Grey: The story of the name Grey begins with a family in the Boernician tribe of the ancient Scottish-English border region. Grey is a name for a person who had gray hair. In Scotland, the surname Grey actually came from two different derivations. As a nickname, it came from the Gaelic word riabhach, which means gray. As a habitational name, it derived from the place named Graye, in Calvados. This place-name came from the Gallo-Roman personal name, Gratus, which means welcome or pleasing. The surname Grey was first found in Northumberland, with Anschatel Groy of Haute Saone, Normandy, who fought with William the Conqueror in 1066 AD. After the conquest, Anschatel Groy settled in Chillingham, Northumberland. He was from the department of Haute Saone called Gray, sometimes Groy, or Croy, in Normandy.
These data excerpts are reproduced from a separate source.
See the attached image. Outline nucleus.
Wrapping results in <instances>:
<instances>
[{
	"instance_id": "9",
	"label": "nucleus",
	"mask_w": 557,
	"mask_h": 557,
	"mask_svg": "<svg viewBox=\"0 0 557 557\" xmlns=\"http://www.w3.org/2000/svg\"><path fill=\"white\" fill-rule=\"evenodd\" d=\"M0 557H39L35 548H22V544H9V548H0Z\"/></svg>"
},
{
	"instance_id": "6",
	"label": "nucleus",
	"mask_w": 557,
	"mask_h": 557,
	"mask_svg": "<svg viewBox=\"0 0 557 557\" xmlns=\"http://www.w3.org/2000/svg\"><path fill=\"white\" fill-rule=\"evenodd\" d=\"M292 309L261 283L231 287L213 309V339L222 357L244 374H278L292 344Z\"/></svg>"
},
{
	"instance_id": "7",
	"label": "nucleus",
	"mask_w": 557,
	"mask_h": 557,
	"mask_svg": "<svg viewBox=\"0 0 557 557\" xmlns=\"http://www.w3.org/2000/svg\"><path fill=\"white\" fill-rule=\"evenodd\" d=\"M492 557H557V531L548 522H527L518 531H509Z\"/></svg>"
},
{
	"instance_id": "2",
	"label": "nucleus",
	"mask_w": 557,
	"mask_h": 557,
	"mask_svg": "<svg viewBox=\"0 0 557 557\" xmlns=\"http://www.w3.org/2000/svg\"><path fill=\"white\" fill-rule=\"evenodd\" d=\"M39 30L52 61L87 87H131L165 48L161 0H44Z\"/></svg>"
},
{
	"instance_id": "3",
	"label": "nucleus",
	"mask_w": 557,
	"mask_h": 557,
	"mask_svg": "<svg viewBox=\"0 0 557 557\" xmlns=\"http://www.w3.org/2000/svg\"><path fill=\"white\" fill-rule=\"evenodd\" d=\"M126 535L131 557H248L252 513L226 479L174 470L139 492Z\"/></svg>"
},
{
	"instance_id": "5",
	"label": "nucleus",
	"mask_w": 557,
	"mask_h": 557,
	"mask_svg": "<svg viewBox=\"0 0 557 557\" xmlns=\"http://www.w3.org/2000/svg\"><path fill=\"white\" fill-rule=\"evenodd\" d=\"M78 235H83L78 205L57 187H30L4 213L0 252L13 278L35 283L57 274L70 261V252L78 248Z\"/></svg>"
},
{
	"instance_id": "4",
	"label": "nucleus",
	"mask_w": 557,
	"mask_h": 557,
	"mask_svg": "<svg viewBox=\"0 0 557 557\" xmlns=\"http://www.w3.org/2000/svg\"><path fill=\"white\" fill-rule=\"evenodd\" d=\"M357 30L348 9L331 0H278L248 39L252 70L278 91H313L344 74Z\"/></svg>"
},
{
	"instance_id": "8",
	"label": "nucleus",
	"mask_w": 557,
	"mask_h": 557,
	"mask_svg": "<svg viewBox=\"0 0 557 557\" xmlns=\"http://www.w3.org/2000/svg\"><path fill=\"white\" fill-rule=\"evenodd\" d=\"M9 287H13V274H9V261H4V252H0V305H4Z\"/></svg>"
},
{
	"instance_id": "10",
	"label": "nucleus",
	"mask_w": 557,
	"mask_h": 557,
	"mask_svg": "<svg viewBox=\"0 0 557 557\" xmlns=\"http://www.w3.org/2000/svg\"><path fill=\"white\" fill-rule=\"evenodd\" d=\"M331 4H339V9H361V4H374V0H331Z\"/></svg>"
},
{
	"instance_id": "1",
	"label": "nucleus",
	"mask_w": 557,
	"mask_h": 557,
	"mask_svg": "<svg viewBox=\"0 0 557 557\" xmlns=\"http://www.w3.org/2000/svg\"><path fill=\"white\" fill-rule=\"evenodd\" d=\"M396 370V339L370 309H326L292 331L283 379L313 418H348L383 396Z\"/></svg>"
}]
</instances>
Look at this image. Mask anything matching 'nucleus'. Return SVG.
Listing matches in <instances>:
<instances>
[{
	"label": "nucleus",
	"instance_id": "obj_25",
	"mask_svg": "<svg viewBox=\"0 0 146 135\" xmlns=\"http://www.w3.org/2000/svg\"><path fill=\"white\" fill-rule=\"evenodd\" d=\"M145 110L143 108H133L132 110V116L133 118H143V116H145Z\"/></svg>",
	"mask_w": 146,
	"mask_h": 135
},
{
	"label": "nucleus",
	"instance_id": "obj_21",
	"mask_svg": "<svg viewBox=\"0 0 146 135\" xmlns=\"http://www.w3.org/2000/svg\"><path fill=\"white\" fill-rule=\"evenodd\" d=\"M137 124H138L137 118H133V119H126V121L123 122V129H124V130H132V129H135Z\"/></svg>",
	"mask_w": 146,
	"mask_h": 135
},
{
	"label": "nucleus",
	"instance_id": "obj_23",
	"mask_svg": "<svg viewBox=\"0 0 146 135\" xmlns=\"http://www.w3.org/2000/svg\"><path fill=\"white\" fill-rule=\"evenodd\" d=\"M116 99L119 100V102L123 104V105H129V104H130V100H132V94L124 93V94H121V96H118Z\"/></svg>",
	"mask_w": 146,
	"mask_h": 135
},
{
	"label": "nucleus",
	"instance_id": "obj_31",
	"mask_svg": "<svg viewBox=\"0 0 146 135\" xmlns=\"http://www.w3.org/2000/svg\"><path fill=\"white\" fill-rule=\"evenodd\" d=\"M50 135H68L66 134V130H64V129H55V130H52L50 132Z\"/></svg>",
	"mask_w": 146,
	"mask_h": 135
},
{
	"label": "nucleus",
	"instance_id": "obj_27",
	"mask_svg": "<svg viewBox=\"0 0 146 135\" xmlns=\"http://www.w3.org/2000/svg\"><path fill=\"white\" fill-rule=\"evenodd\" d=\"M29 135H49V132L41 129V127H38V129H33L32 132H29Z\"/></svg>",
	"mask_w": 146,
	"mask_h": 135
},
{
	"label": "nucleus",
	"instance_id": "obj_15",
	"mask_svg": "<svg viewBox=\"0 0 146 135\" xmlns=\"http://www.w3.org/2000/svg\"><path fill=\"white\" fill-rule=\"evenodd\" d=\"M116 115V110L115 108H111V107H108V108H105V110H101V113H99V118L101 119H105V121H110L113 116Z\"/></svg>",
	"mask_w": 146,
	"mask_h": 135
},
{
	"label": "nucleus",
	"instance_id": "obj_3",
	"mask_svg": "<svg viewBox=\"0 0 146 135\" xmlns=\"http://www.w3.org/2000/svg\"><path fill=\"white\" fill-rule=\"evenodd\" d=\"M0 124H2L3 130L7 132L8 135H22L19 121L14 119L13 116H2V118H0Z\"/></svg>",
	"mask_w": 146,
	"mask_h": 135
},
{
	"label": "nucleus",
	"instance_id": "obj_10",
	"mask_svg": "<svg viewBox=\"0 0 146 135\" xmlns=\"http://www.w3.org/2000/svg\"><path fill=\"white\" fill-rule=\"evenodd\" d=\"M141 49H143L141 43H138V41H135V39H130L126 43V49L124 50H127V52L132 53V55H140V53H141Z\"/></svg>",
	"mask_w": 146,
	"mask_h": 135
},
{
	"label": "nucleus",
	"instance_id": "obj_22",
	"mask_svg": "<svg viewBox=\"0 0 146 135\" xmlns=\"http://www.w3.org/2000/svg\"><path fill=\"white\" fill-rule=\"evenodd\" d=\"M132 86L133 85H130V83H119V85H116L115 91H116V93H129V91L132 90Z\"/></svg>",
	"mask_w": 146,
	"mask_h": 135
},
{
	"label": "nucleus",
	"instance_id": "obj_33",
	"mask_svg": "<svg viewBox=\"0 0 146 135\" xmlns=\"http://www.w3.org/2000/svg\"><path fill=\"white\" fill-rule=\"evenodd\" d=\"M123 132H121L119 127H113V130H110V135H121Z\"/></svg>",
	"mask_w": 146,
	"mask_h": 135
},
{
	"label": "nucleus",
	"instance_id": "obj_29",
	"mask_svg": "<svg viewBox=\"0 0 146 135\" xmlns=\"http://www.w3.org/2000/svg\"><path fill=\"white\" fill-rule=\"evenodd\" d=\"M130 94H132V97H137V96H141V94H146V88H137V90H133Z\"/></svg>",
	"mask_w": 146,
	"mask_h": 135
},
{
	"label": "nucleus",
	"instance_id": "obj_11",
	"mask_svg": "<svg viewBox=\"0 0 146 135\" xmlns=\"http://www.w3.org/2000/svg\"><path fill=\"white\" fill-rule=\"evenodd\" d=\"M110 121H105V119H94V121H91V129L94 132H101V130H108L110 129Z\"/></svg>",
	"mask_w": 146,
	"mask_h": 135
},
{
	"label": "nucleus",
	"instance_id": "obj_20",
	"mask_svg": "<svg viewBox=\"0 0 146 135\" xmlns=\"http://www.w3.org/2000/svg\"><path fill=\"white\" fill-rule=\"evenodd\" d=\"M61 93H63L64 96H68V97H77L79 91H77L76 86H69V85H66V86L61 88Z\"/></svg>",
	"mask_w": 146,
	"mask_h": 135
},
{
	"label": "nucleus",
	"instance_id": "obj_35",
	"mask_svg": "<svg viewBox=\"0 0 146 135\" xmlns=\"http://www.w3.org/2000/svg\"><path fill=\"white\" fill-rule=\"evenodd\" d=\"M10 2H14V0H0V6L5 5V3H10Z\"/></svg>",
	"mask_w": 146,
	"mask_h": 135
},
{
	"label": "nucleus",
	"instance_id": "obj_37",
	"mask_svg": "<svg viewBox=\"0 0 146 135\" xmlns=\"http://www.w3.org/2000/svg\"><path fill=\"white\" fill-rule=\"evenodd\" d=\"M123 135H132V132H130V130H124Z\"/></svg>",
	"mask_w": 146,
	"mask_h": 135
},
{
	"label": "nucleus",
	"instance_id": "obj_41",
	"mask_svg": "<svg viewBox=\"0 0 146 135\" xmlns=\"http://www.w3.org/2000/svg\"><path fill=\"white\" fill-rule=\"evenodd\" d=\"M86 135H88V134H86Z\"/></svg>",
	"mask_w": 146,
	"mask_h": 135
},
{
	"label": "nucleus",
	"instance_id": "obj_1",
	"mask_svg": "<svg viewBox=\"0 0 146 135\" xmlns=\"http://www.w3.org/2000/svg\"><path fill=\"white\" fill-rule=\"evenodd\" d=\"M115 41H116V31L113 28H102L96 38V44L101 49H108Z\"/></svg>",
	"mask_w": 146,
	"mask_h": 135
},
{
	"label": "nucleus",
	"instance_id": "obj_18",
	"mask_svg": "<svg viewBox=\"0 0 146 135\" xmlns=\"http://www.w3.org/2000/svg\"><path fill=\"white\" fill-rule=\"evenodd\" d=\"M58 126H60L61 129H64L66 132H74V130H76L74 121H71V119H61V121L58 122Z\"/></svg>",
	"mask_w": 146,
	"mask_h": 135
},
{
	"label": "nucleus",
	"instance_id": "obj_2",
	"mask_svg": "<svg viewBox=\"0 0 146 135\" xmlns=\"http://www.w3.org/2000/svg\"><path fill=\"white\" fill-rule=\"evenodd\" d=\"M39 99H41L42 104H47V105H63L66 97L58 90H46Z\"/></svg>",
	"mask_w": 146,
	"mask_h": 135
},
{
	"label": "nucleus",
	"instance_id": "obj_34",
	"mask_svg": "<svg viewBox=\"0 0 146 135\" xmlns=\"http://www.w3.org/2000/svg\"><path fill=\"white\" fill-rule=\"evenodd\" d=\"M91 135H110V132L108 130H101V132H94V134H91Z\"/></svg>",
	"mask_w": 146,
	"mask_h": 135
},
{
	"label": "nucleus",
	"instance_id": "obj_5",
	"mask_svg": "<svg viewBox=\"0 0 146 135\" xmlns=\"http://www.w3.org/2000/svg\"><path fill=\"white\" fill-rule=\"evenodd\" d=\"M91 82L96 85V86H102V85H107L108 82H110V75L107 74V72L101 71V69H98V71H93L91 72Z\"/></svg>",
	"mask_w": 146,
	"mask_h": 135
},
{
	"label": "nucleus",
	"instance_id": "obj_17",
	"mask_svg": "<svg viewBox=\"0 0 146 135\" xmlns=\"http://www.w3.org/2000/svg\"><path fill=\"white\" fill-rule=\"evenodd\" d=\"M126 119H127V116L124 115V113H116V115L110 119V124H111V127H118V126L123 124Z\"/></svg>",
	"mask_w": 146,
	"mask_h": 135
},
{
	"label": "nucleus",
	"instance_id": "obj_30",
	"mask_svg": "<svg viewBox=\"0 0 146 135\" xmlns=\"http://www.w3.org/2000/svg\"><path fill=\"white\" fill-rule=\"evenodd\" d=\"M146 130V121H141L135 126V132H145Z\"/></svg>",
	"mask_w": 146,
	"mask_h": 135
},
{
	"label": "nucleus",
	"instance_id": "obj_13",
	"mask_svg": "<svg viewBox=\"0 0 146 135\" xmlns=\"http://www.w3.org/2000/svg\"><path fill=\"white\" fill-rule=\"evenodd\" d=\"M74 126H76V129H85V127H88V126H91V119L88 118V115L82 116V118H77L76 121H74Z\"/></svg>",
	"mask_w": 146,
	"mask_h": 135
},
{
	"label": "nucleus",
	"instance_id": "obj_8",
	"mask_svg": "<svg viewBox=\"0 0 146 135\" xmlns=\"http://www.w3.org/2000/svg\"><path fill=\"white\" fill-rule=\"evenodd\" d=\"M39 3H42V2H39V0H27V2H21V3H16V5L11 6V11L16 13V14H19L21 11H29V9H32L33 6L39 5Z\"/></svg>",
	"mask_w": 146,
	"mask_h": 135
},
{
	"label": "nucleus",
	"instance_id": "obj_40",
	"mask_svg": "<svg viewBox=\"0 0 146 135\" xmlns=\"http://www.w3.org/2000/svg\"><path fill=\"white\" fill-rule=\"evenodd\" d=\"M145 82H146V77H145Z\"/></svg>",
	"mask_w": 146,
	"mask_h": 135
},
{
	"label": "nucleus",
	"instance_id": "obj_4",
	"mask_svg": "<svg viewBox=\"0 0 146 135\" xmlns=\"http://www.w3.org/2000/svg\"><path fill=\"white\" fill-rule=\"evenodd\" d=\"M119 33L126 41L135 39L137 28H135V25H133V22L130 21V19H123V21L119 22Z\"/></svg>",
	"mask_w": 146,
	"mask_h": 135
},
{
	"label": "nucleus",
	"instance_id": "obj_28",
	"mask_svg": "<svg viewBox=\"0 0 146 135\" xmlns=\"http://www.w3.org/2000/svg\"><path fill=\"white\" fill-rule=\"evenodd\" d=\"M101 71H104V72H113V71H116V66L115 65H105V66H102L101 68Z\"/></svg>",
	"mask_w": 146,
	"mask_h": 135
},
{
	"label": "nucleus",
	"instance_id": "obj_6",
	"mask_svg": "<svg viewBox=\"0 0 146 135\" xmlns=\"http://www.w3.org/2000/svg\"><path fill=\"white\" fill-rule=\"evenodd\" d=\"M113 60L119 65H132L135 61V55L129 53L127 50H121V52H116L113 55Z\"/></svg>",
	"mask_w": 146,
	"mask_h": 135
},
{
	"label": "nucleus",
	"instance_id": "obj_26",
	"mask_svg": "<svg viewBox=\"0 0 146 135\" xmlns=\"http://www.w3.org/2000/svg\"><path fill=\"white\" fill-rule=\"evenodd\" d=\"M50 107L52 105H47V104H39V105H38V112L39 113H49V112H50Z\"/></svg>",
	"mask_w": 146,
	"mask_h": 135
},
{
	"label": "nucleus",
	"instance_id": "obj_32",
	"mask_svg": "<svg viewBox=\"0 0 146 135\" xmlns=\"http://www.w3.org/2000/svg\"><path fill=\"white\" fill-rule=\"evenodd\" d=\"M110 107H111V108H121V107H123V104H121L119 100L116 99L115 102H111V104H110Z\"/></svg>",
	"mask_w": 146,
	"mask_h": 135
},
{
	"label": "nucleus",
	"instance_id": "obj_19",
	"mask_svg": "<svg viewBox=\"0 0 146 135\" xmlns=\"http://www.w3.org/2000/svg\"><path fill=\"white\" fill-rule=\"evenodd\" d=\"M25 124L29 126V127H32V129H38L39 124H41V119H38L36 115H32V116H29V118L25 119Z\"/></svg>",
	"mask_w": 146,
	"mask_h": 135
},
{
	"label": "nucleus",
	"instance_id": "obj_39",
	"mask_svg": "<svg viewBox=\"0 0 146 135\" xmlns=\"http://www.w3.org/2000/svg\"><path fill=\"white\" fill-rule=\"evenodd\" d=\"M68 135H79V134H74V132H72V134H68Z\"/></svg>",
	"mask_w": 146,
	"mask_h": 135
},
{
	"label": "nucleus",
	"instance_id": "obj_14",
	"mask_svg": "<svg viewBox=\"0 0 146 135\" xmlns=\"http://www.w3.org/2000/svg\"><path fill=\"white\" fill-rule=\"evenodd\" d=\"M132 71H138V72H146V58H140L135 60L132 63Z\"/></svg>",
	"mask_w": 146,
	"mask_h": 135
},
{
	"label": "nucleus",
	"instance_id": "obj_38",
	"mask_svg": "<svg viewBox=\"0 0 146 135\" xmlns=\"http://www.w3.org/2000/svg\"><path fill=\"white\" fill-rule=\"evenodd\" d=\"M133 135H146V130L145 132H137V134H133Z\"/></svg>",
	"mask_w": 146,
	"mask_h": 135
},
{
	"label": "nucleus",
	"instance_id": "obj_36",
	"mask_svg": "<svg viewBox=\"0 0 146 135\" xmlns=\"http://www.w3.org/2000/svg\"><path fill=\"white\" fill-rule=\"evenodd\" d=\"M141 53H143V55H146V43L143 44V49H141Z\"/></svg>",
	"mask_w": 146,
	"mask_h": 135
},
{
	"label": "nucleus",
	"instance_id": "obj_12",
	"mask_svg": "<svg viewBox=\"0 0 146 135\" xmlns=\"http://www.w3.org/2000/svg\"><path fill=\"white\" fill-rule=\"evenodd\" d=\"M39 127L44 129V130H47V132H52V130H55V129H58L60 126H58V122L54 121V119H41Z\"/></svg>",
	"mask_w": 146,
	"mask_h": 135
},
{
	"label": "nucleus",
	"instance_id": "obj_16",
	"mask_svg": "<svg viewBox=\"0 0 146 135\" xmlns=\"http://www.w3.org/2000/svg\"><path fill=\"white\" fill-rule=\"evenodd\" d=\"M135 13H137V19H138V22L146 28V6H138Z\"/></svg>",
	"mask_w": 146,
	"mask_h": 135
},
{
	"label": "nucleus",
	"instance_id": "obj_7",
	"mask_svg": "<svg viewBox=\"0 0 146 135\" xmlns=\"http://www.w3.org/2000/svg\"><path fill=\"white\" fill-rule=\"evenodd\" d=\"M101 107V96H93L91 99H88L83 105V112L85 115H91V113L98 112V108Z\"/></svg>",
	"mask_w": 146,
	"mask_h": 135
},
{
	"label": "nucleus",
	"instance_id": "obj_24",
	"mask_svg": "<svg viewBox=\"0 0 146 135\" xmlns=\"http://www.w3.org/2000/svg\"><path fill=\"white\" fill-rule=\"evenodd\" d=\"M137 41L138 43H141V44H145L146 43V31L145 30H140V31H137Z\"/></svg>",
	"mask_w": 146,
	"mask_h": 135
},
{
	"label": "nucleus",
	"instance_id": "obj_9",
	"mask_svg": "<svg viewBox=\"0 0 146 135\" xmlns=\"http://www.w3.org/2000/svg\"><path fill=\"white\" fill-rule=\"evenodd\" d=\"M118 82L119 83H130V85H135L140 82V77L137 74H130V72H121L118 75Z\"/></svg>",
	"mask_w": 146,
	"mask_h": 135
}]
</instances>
Groot: is a Dutch surname. Groot means “big” in Dutch and the surname was originally a nickname for a tall person. The name is most common in the province of North Holland.
Guilford/ Gilford: The name Guilford is of Anglo-Saxon origin and came from when a family lived in the village of Guildford, which was in the county of Surrey. The surname was originally derived from the Old English word guilford which denoted the “ford where the marigolds grew.” The surname Guilford was first found in Kent at Guildford, a county town that dates back to Saxon times c. 880 when it was first listed as Gyldeforda. About 978 or so, it was home to an early English Royal Mint. By the Domesday Book of 1086, the town’s name had evolved to Gildeford and was held by William the Conqueror. Guildford Castle is thought to have been built shortly after the 1066 invasion of England by William the Conqueror. As the castle is not listed in the Domesday Book, it is generally thought to have been built after 1086.
Gullett: Bapt. ‘the son of William,’ from the N. the Franch Guille (English Will), and diminutive Guill-ot (English Willott or Willett). This made only a slight impression on English nomenclature, the desire to keep it distinct from Gilot, the nick, and diminutive of Juliana (v. Gillott, a), causing Williamot, shortened to Wilmot, to predominate.